¡Así dijeron!

"... Evo, no dejaremos que el pasado vuelva. Sabemos bien como son esas elites; cuenta con el total respaldo de los gobiernos y los pueblos latinoamericanos que no permitiremos otro Pinochet en América Latina, no permitiremos la balcanización...


... la oligarquía santacruceña nunca se ha sentido parte de Bolivia... como la oligarquía guayaquileña, lo que quiere es separatismo y sigue boicoteando y ya hay muertos...

...Cuidado Guayaquil, eso es lo que busca la oligarquía guayaquileña..."
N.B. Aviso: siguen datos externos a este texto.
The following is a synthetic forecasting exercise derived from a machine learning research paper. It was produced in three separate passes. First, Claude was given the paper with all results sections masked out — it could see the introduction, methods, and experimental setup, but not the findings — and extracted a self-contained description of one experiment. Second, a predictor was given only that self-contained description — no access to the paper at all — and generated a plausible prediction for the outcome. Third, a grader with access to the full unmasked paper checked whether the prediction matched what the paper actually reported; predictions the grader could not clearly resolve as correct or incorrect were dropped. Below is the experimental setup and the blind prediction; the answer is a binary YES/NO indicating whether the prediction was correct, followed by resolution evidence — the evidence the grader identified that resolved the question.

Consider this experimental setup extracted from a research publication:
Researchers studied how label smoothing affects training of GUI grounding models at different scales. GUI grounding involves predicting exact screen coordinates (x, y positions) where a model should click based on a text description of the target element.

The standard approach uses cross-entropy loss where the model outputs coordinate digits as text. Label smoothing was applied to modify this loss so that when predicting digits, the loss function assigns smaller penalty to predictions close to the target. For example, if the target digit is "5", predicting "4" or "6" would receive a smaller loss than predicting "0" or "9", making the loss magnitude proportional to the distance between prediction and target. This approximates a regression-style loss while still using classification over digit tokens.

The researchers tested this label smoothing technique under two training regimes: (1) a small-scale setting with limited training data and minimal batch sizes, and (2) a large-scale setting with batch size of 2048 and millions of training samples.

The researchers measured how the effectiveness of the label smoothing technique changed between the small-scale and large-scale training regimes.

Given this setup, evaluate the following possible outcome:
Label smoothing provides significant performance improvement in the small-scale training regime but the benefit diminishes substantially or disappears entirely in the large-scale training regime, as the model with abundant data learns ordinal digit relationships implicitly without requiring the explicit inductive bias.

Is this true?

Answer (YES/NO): YES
Suena el mismo bolero. Otro que pretende meterse en el drama interno de Bolivia echando leña al fuego. El presidente de Ecuador, Rafael Correa, forma parte de un episodio más de este melodrama cursi-andino en el que estamos por las extrañas relaciones que sostienen los presidentes entre ellos.

Faltan más capítulos. Falta el señor de Nicaragua, Daniel Ortega, quien seguramente mañana hará alguna declaración trepidante, altisonante, etílica.

Por cierto, cuando Ecuador -alentada por Chávez- rompió relaciones diplomáticas con Colombia por el bombardeo al campamento de las FARC en territorio ecuatoriano, el payaso nicaraguense hizo lo mismo, mientras el de Venezuela hizo un amago retirando embajador y personal diplomático y llevando tropas -y tripas- a la frontera. Ahora, Bolivia -alentada por ya sabemos quién- expulsa al embajador de Estados Unidos, esta vez es Venezuela quien la sigue, mientras aguardamos la reacción de Nicaragua.

Definitivamente, esos cuatro pretenden amargarle la vida a todo un continente. ¿Es que no somos capaces de contenerlos a ellos?